IFM40130 - Overview: A short guide
Taxation of qualifying asset holding companies (QAHCs) is based on existing tax rules, but with some modifications.
These modifications include:
- exempting gains on disposals of certain shares and overseas property by QAHCs.
- exempting profits of an overseas property business of a QAHC, where those profits are subject to tax in an overseas jurisdiction, and also exempting the associated profits that arise from loan relationships and derivative contracts.
- allowing deductions for certain interest payments that would usually be disallowed as distributions (along with necessary consequential changes to the hybrids rules).
- switching off the late paid interest rules so that, in certain situations, interest payments are relieved in the QAHC on the accruals basis rather than the paid basis.
- switching off the deeply discounted securities rules for corporates so that, in certain situations, the discount arising on any such security issued by the QAHC is relieved on the accruals basis rather than the paid basis.
- disapplying the obligation to deduct a sum representing Income Tax at the basic rate on payments of interest.
- switching off the transfer pricing exemption for small and medium-sized enterprises and adjusting the participation condition to ensure the transfer pricing rules apply appropriately in relation to a QAHC.
- allowing premiums paid, when a QAHC repurchases its share capital from an individual, to be treated as capital rather than income distributions (other than in certain cases where the shares are employment-related securities).

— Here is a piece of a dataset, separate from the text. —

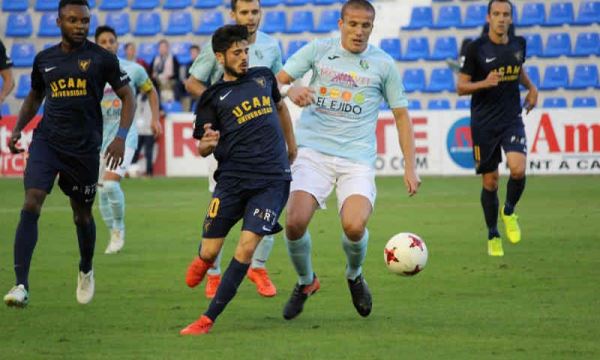 El CD El Ejido empata ante el UCAM Murcia y sigue sin ganar fuera de casa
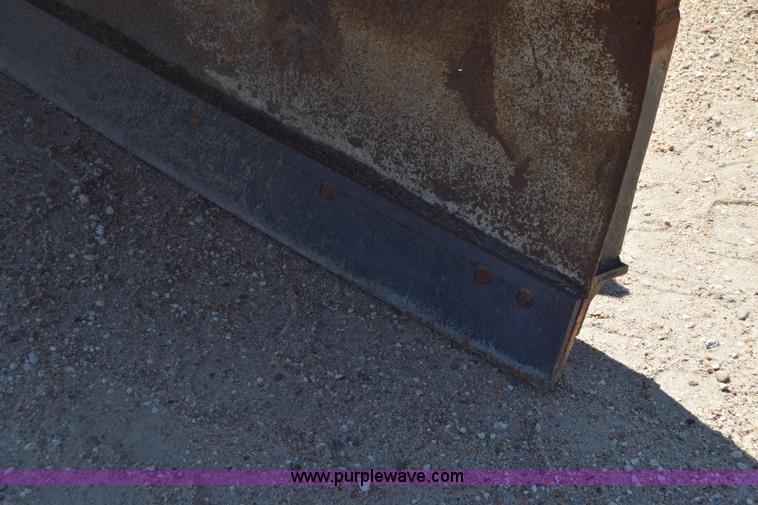 image for item CB9129 1997 International 4900 dump truck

- allowing certain amounts paid to qualifying remittance basis users by a QAHC to be treated as non-UK source, reflecting the underlying mix of UK and overseas income and gains.
- exempting repurchases by a QAHC of share and loan capital which it previously issued from Stamp Duty and Stamp Duty Reserve Tax (SDRT).
- entry and exit provisions, including the rebasing of certain assets and the creation of a new accounting period when a company enters and exits the regime.
The regime also includes administrative provisions and provisions to guard against potential for abuse or avoidance.